Segment Open
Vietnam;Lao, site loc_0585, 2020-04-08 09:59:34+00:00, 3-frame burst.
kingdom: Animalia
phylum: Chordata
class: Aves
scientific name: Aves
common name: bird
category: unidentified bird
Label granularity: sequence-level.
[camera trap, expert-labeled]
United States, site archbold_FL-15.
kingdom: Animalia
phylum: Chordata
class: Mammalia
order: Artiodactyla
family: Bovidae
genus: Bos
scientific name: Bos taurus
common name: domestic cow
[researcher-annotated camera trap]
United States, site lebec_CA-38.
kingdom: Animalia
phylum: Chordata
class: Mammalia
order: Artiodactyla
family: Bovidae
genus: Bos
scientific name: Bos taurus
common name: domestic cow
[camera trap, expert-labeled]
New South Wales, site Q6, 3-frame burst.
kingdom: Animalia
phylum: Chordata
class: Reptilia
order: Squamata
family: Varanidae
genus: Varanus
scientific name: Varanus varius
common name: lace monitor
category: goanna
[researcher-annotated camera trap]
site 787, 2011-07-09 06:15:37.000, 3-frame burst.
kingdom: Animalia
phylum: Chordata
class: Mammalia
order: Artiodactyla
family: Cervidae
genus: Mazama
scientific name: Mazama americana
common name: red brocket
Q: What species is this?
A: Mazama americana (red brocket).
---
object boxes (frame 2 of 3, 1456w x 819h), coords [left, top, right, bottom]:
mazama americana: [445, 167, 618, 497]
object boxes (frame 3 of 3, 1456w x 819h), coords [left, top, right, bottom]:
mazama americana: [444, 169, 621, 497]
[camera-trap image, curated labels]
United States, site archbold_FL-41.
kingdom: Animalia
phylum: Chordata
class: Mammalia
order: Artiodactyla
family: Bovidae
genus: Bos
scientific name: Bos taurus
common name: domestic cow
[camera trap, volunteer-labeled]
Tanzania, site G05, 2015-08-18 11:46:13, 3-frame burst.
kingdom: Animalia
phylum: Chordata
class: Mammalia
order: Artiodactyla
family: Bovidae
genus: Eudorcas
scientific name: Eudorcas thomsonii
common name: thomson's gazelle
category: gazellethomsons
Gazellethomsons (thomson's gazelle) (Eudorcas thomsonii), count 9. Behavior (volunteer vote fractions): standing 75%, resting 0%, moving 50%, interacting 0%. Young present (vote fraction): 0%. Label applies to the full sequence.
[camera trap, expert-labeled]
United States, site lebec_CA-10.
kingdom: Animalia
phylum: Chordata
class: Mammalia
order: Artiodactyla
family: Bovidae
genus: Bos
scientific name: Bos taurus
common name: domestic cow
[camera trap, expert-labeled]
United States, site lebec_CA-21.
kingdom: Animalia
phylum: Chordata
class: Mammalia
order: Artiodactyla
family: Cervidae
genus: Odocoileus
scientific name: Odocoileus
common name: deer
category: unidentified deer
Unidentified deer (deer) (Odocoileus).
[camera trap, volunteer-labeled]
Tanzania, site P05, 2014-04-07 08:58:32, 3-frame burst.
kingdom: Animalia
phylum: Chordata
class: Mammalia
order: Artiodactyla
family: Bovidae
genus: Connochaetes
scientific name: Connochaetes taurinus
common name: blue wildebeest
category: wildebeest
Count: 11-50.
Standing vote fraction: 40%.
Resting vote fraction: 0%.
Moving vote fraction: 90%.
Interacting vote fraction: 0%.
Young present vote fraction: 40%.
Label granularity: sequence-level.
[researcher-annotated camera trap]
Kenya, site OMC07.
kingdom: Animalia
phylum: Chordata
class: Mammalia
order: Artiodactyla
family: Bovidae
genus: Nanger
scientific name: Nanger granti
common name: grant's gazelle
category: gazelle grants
Segment Closed
Your task - Copy the data above in full, character for character.

Task answer -
Vietnam;Lao, site loc_0585, 2020-04-08 09:59:34+00:00, 3-frame burst.
kingdom: Animalia
phylum: Chordata
class: Aves
scientific name: Aves
common name: bird
category: unidentified bird
Label granularity: sequence-level.
[camera trap, expert-labeled]
United States, site archbold_FL-15.
kingdom: Animalia
phylum: Chordata
class: Mammalia
order: Artiodactyla
family: Bovidae
genus: Bos
scientific name: Bos taurus
common name: domestic cow
[researcher-annotated camera trap]
United States, site lebec_CA-38.
kingdom: Animalia
phylum: Chordata
class: Mammalia
order: Artiodactyla
family: Bovidae
genus: Bos
scientific name: Bos taurus
common name: domestic cow
[camera trap, expert-labeled]
New South Wales, site Q6, 3-frame burst.
kingdom: Animalia
phylum: Chordata
class: Reptilia
order: Squamata
family: Varanidae
genus: Varanus
scientific name: Varanus varius
common name: lace monitor
category: goanna
[researcher-annotated camera trap]
site 787, 2011-07-09 06:15:37.000, 3-frame burst.
kingdom: Animalia
phylum: Chordata
class: Mammalia
order: Artiodactyla
family: Cervidae
genus: Mazama
scientific name: Mazama americana
common name: red brocket
Q: What species is this?
A: Mazama americana (red brocket).
---
object boxes (frame 2 of 3, 1456w x 819h), coords [left, top, right, bottom]:
mazama americana: [445, 167, 618, 497]
object boxes (frame 3 of 3, 1456w x 819h), coords [left, top, right, bottom]:
mazama americana: [444, 169, 621, 497]
[camera-trap image, curated labels]
United States, site archbold_FL-41.
kingdom: Animalia
phylum: Chordata
class: Mammalia
order: Artiodactyla
family: Bovidae
genus: Bos
scientific name: Bos taurus
common name: domestic cow
[camera trap, volunteer-labeled]
Tanzania, site G05, 2015-08-18 11:46:13, 3-frame burst.
kingdom: Animalia
phylum: Chordata
class: Mammalia
order: Artiodactyla
family: Bovidae
genus: Eudorcas
scientific name: Eudorcas thomsonii
common name: thomson's gazelle
category: gazellethomsons
Gazellethomsons (thomson's gazelle) (Eudorcas thomsonii), count 9. Behavior (volunteer vote fractions): standing 75%, resting 0%, moving 50%, interacting 0%. Young present (vote fraction): 0%. Label applies to the full sequence.
[camera trap, expert-labeled]
United States, site lebec_CA-10.
kingdom: Animalia
phylum: Chordata
class: Mammalia
order: Artiodactyla
family: Bovidae
genus: Bos
scientific name: Bos taurus
common name: domestic cow
[camera trap, expert-labeled]
United States, site lebec_CA-21.
kingdom: Animalia
phylum: Chordata
class: Mammalia
order: Artiodactyla
family: Cervidae
genus: Odocoileus
scientific name: Odocoileus
common name: deer
category: unidentified deer
Unidentified deer (deer) (Odocoileus).
[camera trap, volunteer-labeled]
Tanzania, site P05, 2014-04-07 08:58:32, 3-frame burst.
kingdom: Animalia
phylum: Chordata
class: Mammalia
order: Artiodactyla
family: Bovidae
genus: Connochaetes
scientific name: Connochaetes taurinus
common name: blue wildebeest
category: wildebeest
Count: 11-50.
Standing vote fraction: 40%.
Resting vote fraction: 0%.
Moving vote fraction: 90%.
Interacting vote fraction: 0%.
Young present vote fraction: 40%.
Label granularity: sequence-level.
[researcher-annotated camera trap]
Kenya, site OMC07.
kingdom: Animalia
phylum: Chordata
class: Mammalia
order: Artiodactyla
family: Bovidae
genus: Nanger
scientific name: Nanger granti
common name: grant's gazelle
category: gazelle grants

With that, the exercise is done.